Silbury Hill (Wiltshire, England), the largest man-made mound in Europe, is 30-metres high and 160-metres wide. It is more than 4,000 years old (c 2,400-2,000 BCE), and its purpose has been a well-kept secret for at least half that time. Several years ago, a hole appeared at the summit of the Neolithic monument, around the spot where the Duke of Northumberland had sunk a shaft to carry out excavations in 1776. Further investigation showed that other tunnels from later digs were also unstable. Contracting a team of engineers to stabilise the internal structure provided a chance to gain a greater insight into date and function. The work was only completed last winter, but while it could take two years to fully evaluate the finds, it seems Silbury had a part to play in later history that no one had hitherto imagined.
     Archaeologists found a series of medieval pot-holes on top of the hill, indicating a large building. The discovery of two arrowheads also suggested it had a defensive purpose in the period of the Danish invasions early in the 11th century. There is speculation, too, that Silbury was originally dome-shaped in its prehistoric form, and that its current flat-topped aspect was the result of later lopping off to create its military function.
     So the mound wasn't simply some ghostly feature that became abandoned in prehistoric times, says Rob Harding, the English Heritage project manager for the site. According to Harding, there is also evidence of Roman usage in the platforms along the side of the hill. "Often, the Romans adopted the local gods and forms of worship when they arrived in new countries, so we think it would have had some sort of ceremonial function for the Romans. But it is possible it was disused in the period prior to their arrival in 43 BCE." As Harding admits, none of this brings us remotely closer to finding a conclusive explanation for why it was originally built. "You can rule out the idea that it formed a settlement, or an enclosure. We believe it had some sort of ceremonial or religious function, but we've found no evidence of human sacrifice or offerings to the gods, so we can't prove it."
     Bit by bit, archaeologists are piecing together elementary facts of how Silbury Hill was built. There were, it seems, three main phases. The first used stacked turf capped with clay; the second used piled rubble chalk and was undertaken soon afterwards, around 2,400 BCE. It is possible there was a gap of a few hundred years between this and the completion of the third phase.

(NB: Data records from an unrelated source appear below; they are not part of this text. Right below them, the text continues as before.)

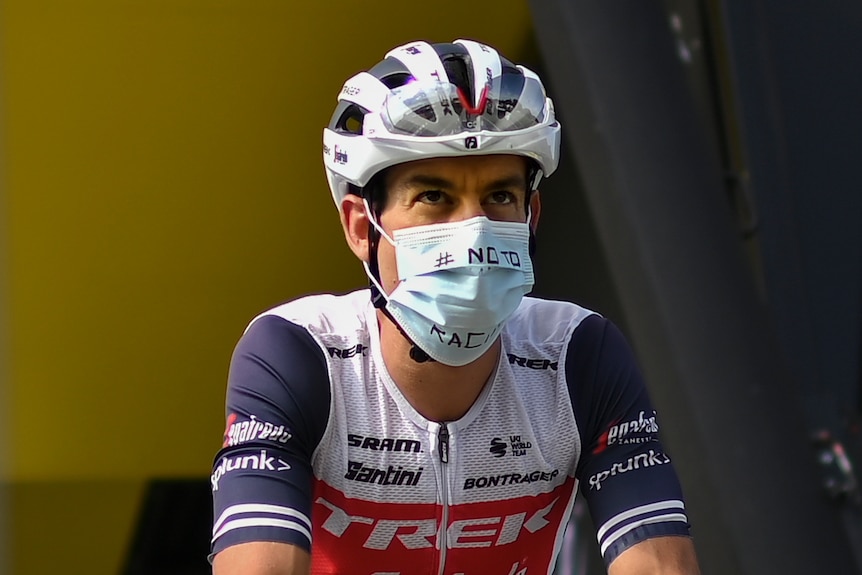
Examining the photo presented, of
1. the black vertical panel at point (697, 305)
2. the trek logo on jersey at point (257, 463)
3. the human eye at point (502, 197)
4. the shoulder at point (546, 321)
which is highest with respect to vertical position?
the human eye at point (502, 197)

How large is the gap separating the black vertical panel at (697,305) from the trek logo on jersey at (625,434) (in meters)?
1.51

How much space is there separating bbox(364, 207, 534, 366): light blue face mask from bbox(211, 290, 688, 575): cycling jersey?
0.14 meters

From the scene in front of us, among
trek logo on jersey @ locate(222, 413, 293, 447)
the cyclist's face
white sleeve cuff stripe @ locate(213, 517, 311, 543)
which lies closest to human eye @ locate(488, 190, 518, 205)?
the cyclist's face

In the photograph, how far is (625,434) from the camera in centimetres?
246

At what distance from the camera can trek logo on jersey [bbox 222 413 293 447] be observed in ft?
7.41

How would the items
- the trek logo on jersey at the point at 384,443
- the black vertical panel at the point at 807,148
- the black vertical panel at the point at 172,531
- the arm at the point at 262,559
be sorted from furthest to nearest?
the black vertical panel at the point at 172,531
the black vertical panel at the point at 807,148
the trek logo on jersey at the point at 384,443
the arm at the point at 262,559

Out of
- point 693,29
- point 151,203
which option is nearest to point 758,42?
point 693,29

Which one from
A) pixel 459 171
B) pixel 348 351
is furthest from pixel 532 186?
pixel 348 351

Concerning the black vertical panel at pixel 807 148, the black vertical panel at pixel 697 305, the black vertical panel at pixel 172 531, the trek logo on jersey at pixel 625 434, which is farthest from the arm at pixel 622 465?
the black vertical panel at pixel 172 531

It's worth remembering that in its original conception it would have been stark white. "There is a lovely picture of it in the snow, and I think that is how it probably would have looked, this huge white hill in the landscape," agrees Harding.
     Because it's a fragile, though remarkably uneroded monument, access to the slopes and summit of Silbury is barred, but, says Harding, from the top you can see across to Avebury henge. If you visit the Sanctuary, the stone circle whose remains lie on a hill to the east, you can see across to Silbury, and the stone entrance to West Kennett Long Barrow. It's a fairly confident assertion that this great ensemble of monuments, in what now forms the Avebury World Heritage Site, formed some kind of "planned" landscape.